• **Required action**: Would you reproduce each of the records below precisely, with the pictures left out?

• **Saved entries**:
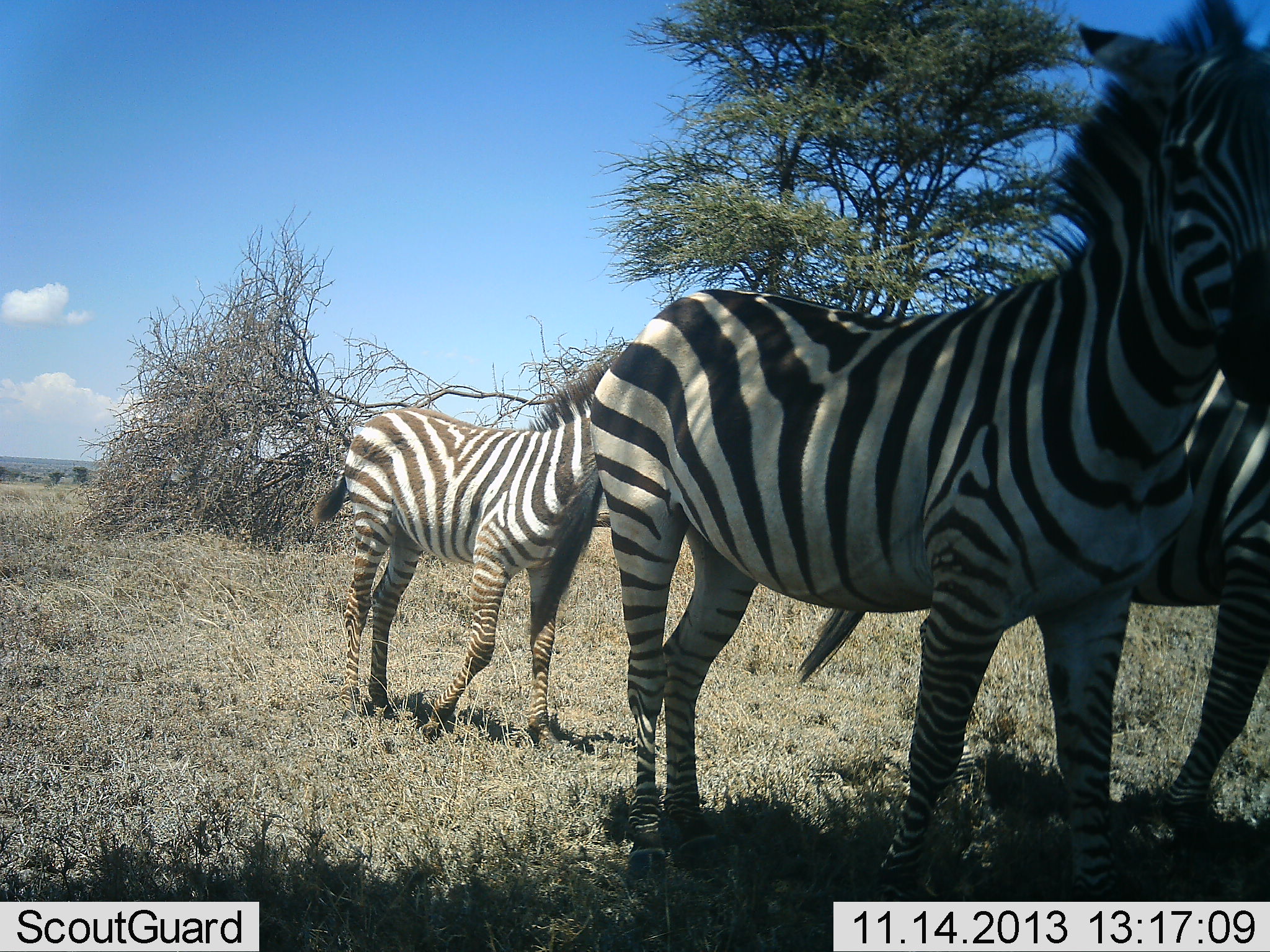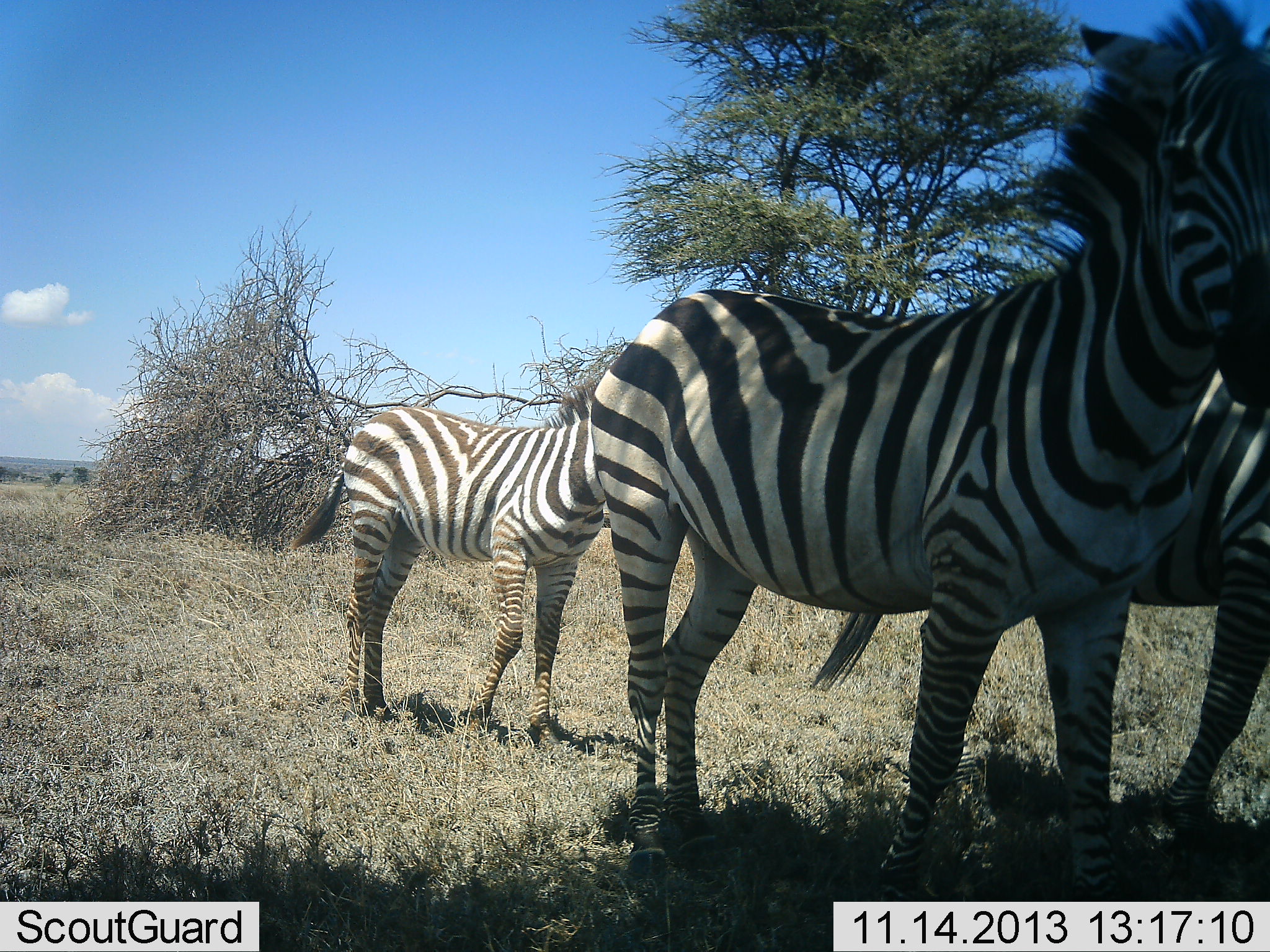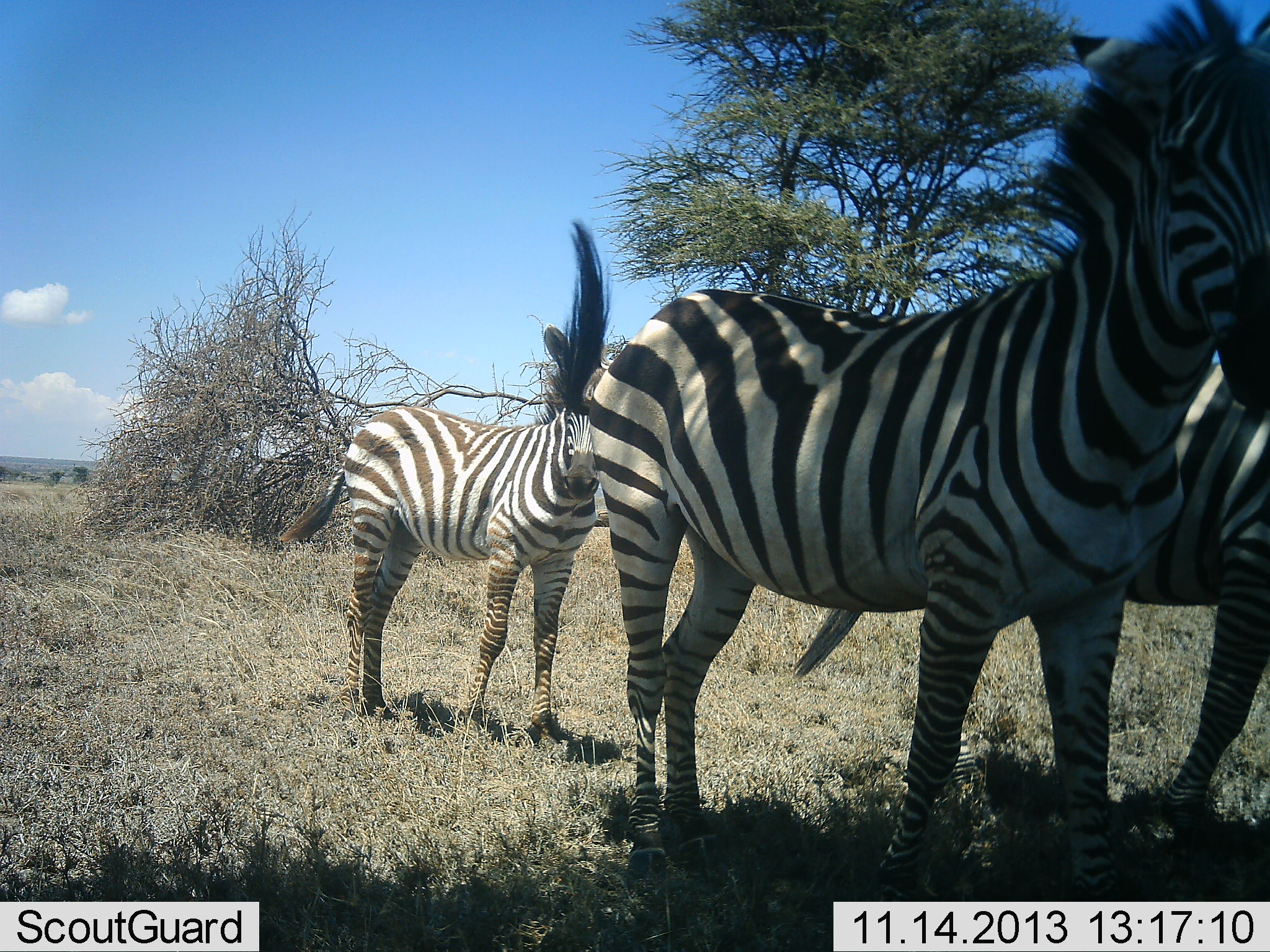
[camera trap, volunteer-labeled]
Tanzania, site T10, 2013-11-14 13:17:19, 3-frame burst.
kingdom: Animalia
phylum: Chordata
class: Mammalia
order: Perissodactyla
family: Equidae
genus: Equus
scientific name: Equus quagga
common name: plains zebra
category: zebra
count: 3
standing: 90%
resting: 3%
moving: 7%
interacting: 3%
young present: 3%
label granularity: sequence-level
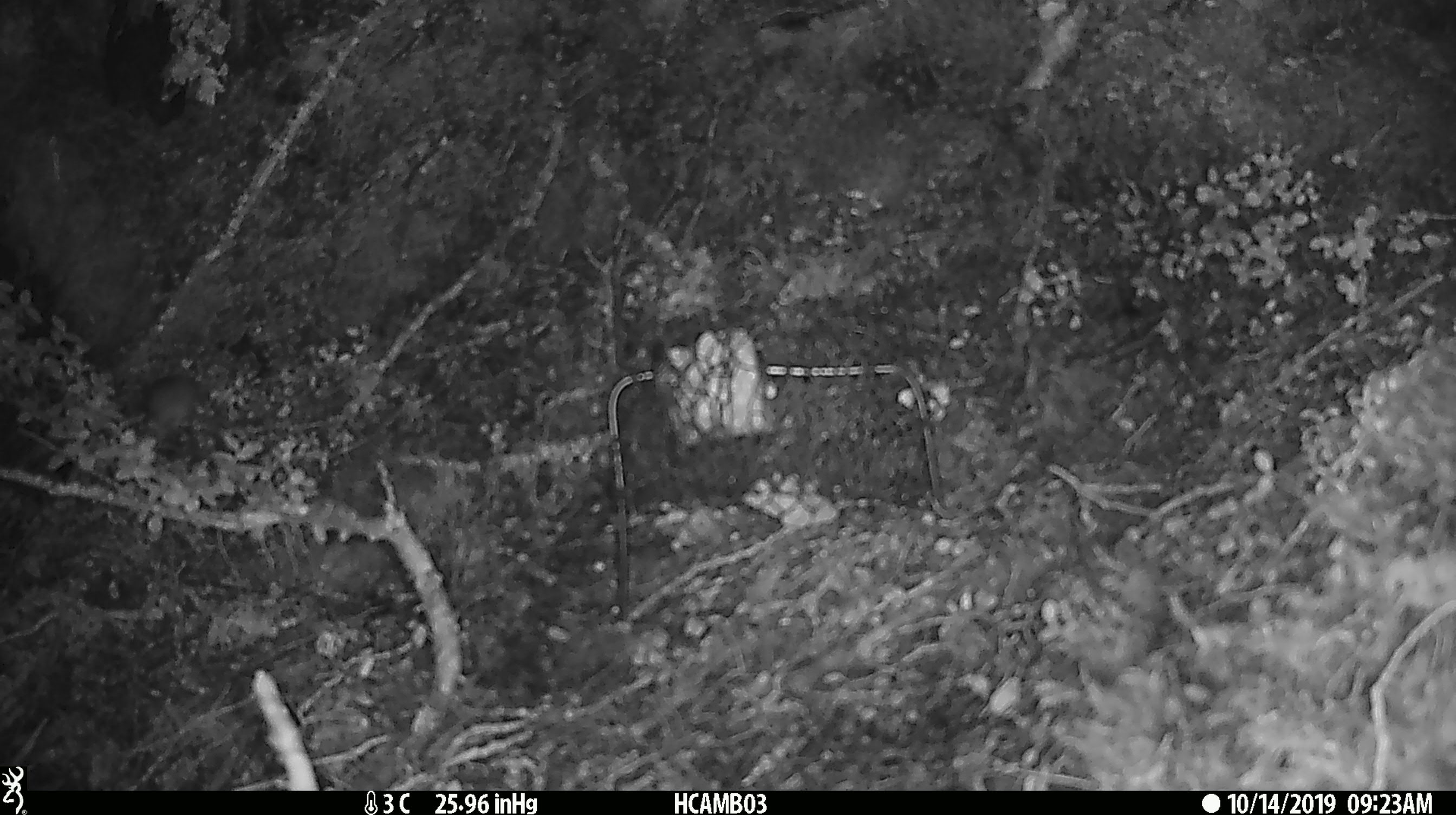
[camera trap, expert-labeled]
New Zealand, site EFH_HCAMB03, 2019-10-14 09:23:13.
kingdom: Animalia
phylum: Chordata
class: Mammalia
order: Rodentia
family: Muridae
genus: Mus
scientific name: Mus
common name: mouse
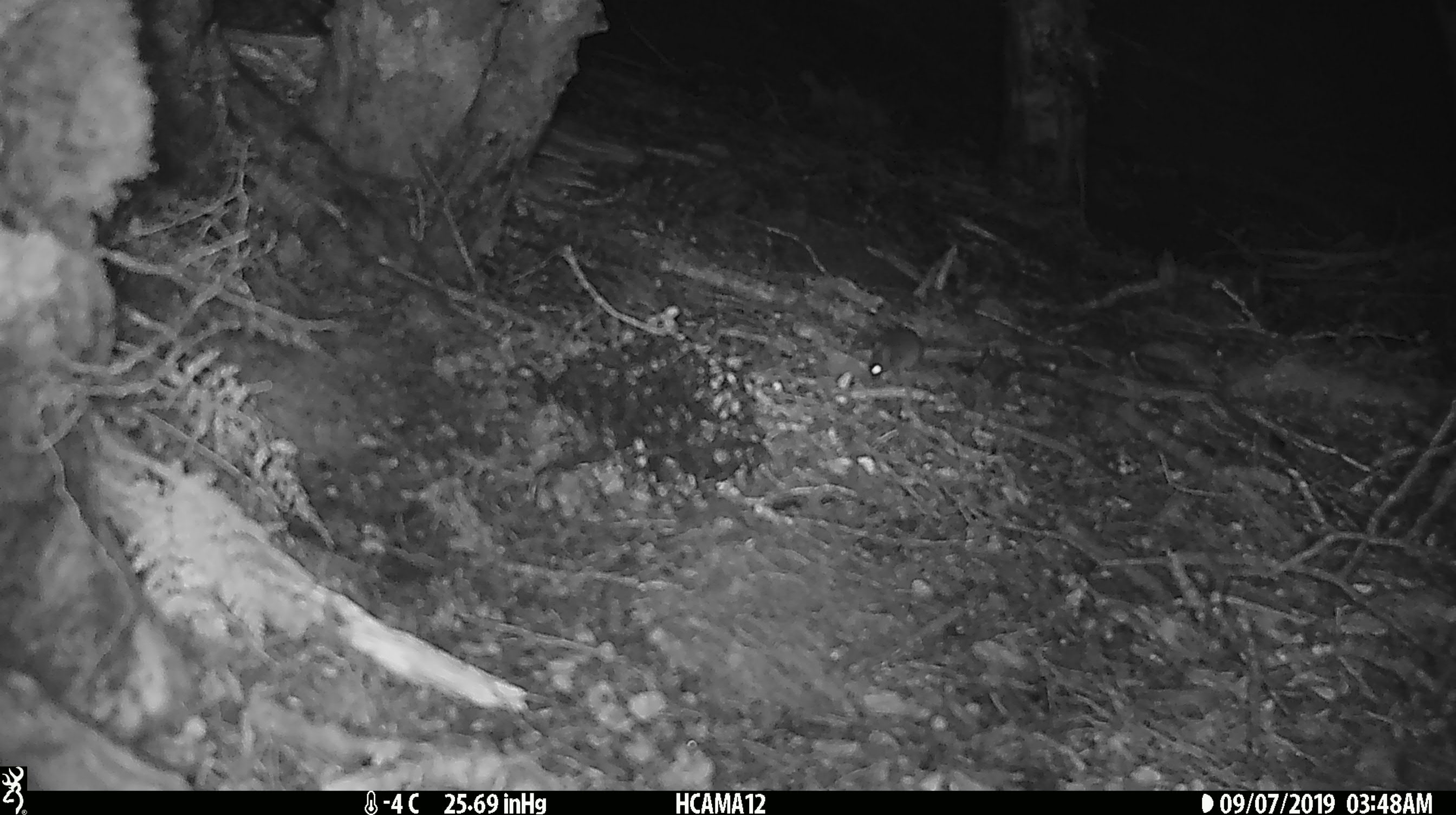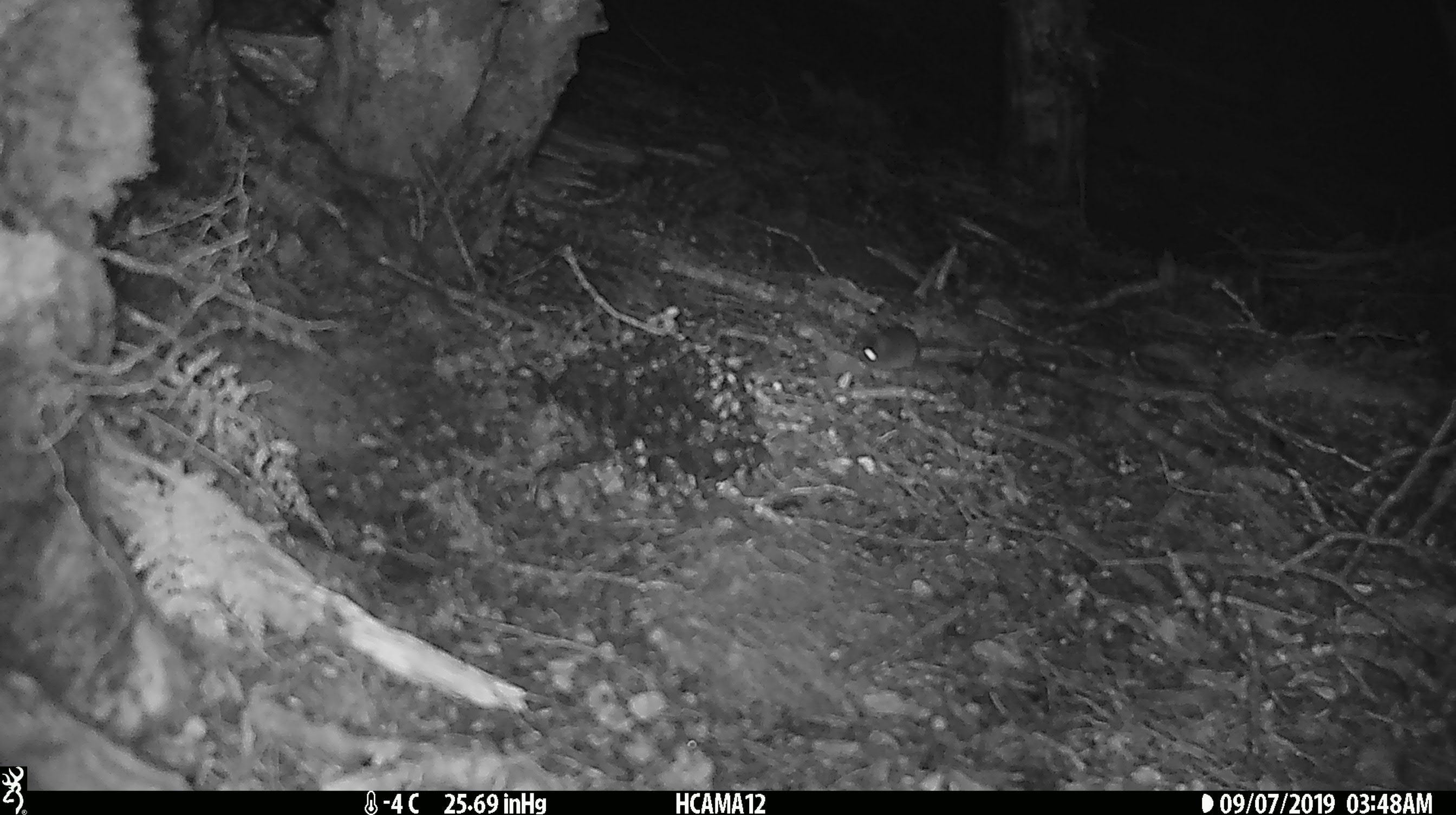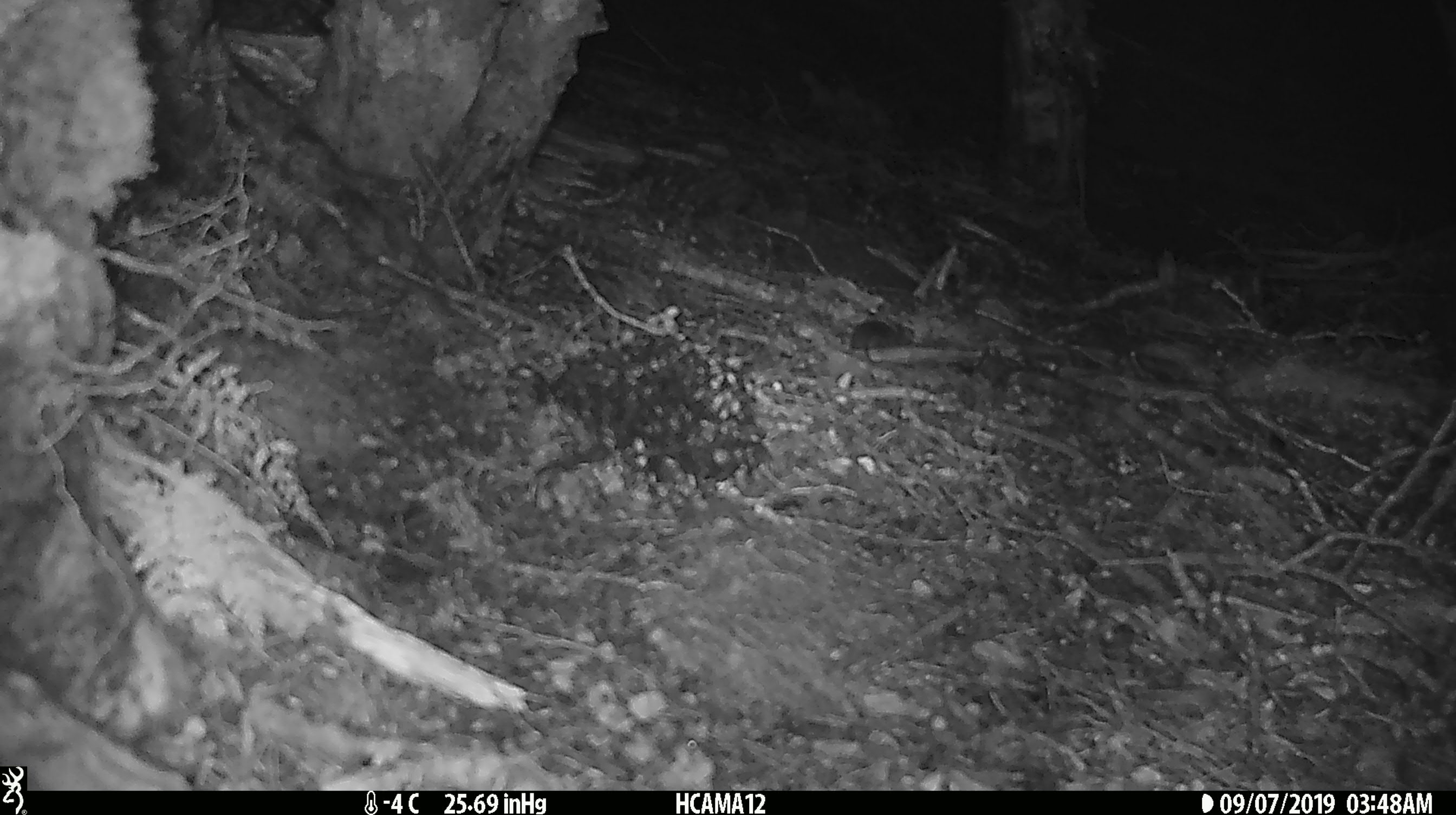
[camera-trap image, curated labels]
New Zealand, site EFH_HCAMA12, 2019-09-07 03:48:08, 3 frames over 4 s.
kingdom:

• **Result of the task**:
[camera trap, volunteer-labeled]
Tanzania, site T10, 2013-11-14 13:17:19, 3-frame burst.
kingdom: Animalia
phylum: Chordata
class: Mammalia
order: Perissodactyla
family: Equidae
genus: Equus
scientific name: Equus quagga
common name: plains zebra
category: zebra
count: 3
standing: 90%
resting: 3%
moving: 7%
interacting: 3%
young present: 3%
label granularity: sequence-level
[camera trap, expert-labeled]
New Zealand, site EFH_HCAMB03, 2019-10-14 09:23:13.
kingdom: Animalia
phylum: Chordata
class: Mammalia
order: Rodentia
family: Muridae
genus: Mus
scientific name: Mus
common name: mouse
[camera-trap image, curated labels]
New Zealand, site EFH_HCAMA12, 2019-09-07 03:48:08, 3 frames over 4 s.
kingdom:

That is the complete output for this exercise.